Parts of the exercise.
1 > Output the stretch from "Kulibaev, 44, is" through "health were circulating." of the report on Kazakhstan's presidential succession, copying it word for word.
2 > Go on with the report on Kazakhstan's presidential succession from where it stops.

Provided text.
---

The adviser suggested that the president's son-in-law, Timur Kulibaev, seen next to the president at a Foreign Investors Council meeting in Astana in May, would lead Kazakhstan if President Nursultan Nazarbaev had to step down for any reason.
ASTANA -- A Kazakh presidential adviser says his statements regarding President Nursultan Nazarbaev's possible successor were his own thoughts and not something he discussed with the president, RFE/RL's Kazakh Service reports.

Yermukhamet Yertysbaev had suggested in an interview with the Russian weekly "Kommersant" on July 25 that the president's son-in-law, Timur Kulibaev, would lead Kazakhstan if Nazarbaev had to step down for any reason.

Yertysbaev's statement came several days after media outlets in Europe, Russia, and Kazakhstan reported that Nazarbaev was hospitalized and had surgery in a clinic in northern Germany.

Kulibaev, 44, is the husband of Nazarbaev's second daughter, Dinara Nazarbaeva. He leads Kazakhstan's powerful Samruk-Qazyna fund that unites the country's major strategic funds.

In an interview with the Kazakh state news agency KazTAG on July 26, Kulibaev said he was surprised by Yertysbaev's statement, adding that he was not a politician but a businessman and economist.

Kulibaev suggested it was unethical to talk about succession issues in Kazakhstan while rumors about Nazarbaev's health were circulating.

Fugitive Kazakh businessman and politician Mukhtar Ablyazov, who lives in self-imposed exile in Europe, told RFE/RL on July 26 that he thought the current political situation in Kazakhstan ruled out statements like Yertysbaev's without Nazarbaev's approval.

---

Extracted material.
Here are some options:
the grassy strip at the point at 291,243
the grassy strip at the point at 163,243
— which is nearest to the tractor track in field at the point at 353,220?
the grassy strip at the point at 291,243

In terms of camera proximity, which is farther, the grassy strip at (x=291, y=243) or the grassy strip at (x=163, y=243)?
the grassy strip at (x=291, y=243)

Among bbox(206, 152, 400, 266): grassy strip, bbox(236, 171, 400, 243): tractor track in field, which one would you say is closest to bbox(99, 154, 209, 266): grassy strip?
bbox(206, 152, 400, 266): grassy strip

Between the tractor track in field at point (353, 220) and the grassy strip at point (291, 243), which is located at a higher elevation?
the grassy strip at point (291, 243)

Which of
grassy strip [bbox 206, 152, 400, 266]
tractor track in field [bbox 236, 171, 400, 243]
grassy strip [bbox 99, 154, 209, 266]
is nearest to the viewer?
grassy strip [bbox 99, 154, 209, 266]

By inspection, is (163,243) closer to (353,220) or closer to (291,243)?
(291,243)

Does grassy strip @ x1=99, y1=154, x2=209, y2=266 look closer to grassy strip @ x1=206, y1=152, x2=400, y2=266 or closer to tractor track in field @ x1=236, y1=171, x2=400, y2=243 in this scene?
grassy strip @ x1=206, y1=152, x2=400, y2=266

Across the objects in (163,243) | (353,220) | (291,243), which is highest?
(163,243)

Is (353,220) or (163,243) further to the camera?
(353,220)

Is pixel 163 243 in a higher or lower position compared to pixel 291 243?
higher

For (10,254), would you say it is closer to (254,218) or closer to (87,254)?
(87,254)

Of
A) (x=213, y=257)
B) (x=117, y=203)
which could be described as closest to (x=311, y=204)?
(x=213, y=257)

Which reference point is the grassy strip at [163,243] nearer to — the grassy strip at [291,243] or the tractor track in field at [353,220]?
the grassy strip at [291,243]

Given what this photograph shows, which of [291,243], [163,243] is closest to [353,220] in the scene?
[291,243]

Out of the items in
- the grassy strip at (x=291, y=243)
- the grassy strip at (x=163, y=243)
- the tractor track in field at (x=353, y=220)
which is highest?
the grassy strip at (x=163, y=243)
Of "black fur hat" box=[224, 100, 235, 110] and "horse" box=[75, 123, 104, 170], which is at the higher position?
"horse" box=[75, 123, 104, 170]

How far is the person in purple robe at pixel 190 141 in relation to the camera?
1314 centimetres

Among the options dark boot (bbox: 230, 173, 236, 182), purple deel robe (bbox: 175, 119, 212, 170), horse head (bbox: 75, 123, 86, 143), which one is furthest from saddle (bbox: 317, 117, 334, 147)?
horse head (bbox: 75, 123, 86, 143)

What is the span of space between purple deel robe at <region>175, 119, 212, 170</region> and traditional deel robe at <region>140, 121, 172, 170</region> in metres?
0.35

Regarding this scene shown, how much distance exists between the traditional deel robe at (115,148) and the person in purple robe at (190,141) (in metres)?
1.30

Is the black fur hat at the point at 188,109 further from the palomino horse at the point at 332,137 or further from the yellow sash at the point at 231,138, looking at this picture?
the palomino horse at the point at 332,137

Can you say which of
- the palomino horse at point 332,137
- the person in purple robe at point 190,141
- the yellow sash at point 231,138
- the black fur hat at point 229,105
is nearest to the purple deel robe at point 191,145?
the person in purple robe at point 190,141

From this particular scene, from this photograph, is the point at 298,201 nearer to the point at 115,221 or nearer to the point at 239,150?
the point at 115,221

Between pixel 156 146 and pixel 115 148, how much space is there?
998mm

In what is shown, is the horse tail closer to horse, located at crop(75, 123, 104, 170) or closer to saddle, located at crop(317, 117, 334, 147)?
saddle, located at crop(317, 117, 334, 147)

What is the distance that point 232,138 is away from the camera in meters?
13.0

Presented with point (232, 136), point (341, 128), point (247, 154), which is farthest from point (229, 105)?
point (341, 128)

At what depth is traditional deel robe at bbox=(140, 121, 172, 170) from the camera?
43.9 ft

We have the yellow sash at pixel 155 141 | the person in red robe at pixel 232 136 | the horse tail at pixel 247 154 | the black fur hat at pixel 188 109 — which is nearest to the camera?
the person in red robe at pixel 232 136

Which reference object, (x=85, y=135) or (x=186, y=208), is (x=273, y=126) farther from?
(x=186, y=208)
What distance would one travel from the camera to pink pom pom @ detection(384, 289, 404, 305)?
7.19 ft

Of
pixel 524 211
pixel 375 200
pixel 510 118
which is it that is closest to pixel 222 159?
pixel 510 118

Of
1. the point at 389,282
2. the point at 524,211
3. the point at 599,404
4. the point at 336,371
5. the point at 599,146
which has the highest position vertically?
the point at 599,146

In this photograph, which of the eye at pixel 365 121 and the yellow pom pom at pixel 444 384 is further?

---

Answers to the exercise.
1 >
Kulibaev, 44, is the husband of Nazarbaev's second daughter, Dinara Nazarbaeva. He leads Kazakhstan's powerful Samruk-Qazyna fund that unites the country's major strategic funds.

In an interview with the Kazakh state news agency KazTAG on July 26, Kulibaev said he was surprised by Yertysbaev's statement, adding that he was not a politician but a businessman and economist.

Kulibaev suggested it was unethical to talk about succession issues in Kazakhstan while rumors about Nazarbaev's health were circulating.

2 >
"It looks like Nazarbaev's illness is progressing and he knows about it, therefore a possible power succession has been very likely discussed within the first family," Ablyazov said. He speculated that the succession of power might take place within half a year.

Serikbolsyn Abdildin, a veteran opposition politician and the former head of Kazakhstan's Communist Party, told RFE/RL that Nazarbaev was "testing the waters" via his adviser's comment "to check [the reaction by] Kulibaev, the parliament speaker, other deputies, the prime minister, and others" to the idea of his son-in-law succeeding him as president.

Abdildin described it as "one of Nazarbaev's old, well-known tactics."

The Kazakh Constitution states that the head of the upper house of parliament is to replace the president in case he becomes incapacitated.

Nazarbaev has ruled Kazakhstan since it gained independence in 1991.